The export process cannot automatically infer which node and edge properties should be the machine learning class labels to serve as examples for training purposes. It also cannot automatically infer the best feature encoding for numeric, categorical and text properties, so you need to supply hints using parameters in the additionalParams object to specify these things, or to override the default encoding.

The general structure of the additionalParams object looks either like this:

"additionalParams": { "neptune_ml": { "version": "v2.0", "targets": [ (an array of node and edge class label targets) ], "features": [ (an array of node feature hints) ] } }

Or, it can look like this, containing multiple different export configurations:

"additionalParams" : { "neptune_ml" : { "version": "v2.0", "jobs": [ { "name" : "(training data configuration name)", "targets": [ (an array of node and edge class label targets) ], "features": [ (an array of node feature hints) ] }, { "name" : "(another training data configuration name)", "targets": [ (an array of node and edge class label targets) ], "features": [ (an array of node feature hints) ] } ] } }

Top-level elements in the neptune_ml field in additionalParams

The version element in neptune_ml

Specifies the version of training data configuration to generate.

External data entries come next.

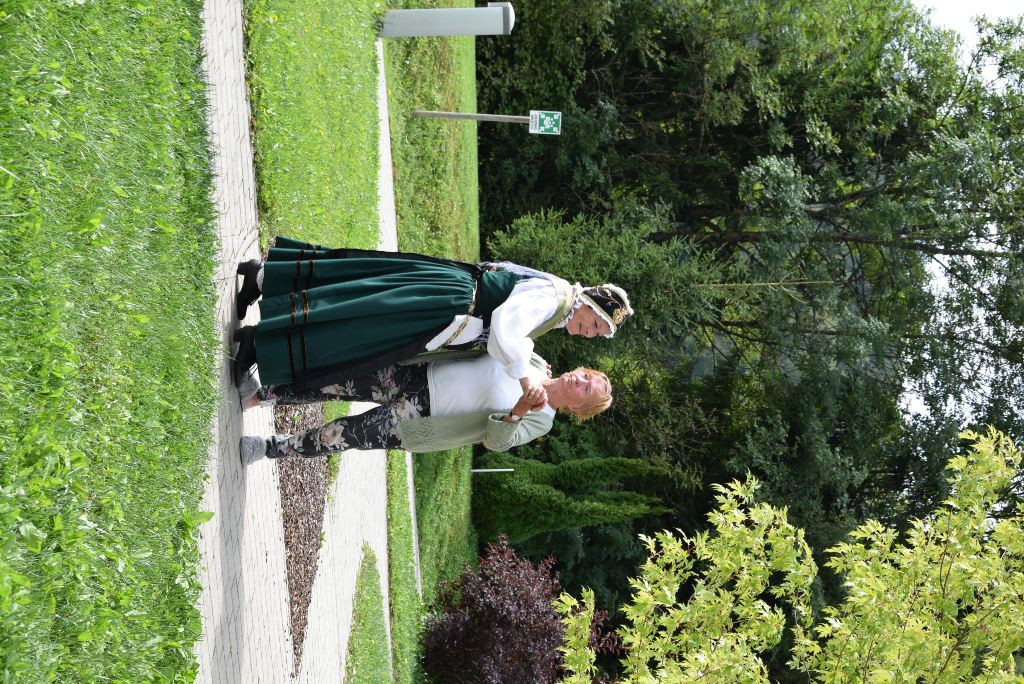 Slovenska glasba in ples v parku doma Viharnik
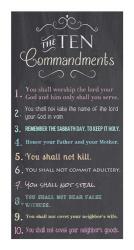 The Ten Commandments - Chalkboard | Obraz na stenu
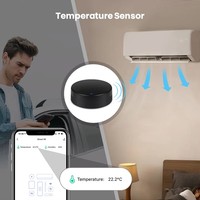Tuya Smart - Télécommande universelle automatique 3-en-1 - ABS - Infrarouge - Détection de la température et de l'humidité - Portée de 6 m - Pour usage domestique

(Optional), Type: string, Default: "v2.0".

If you do include version, set it to v2.0.

The jobs field in neptune_ml

Contains an array of training-data configuration objects, each of which defines a data processing job, and contains:

  • name   –   The name of the training data configuration to be created.

    For example, a training data configuration with the name "job-number-1" results in a training data configuration file named job-number-1.json.

  • targets   –   A JSON array of node and edge class label targets that represent the machine-learning class labels for training purposes. See The targets field in neptune_ml.

  • features   –   A JSON array of node property features. See The features field in neptune_ml.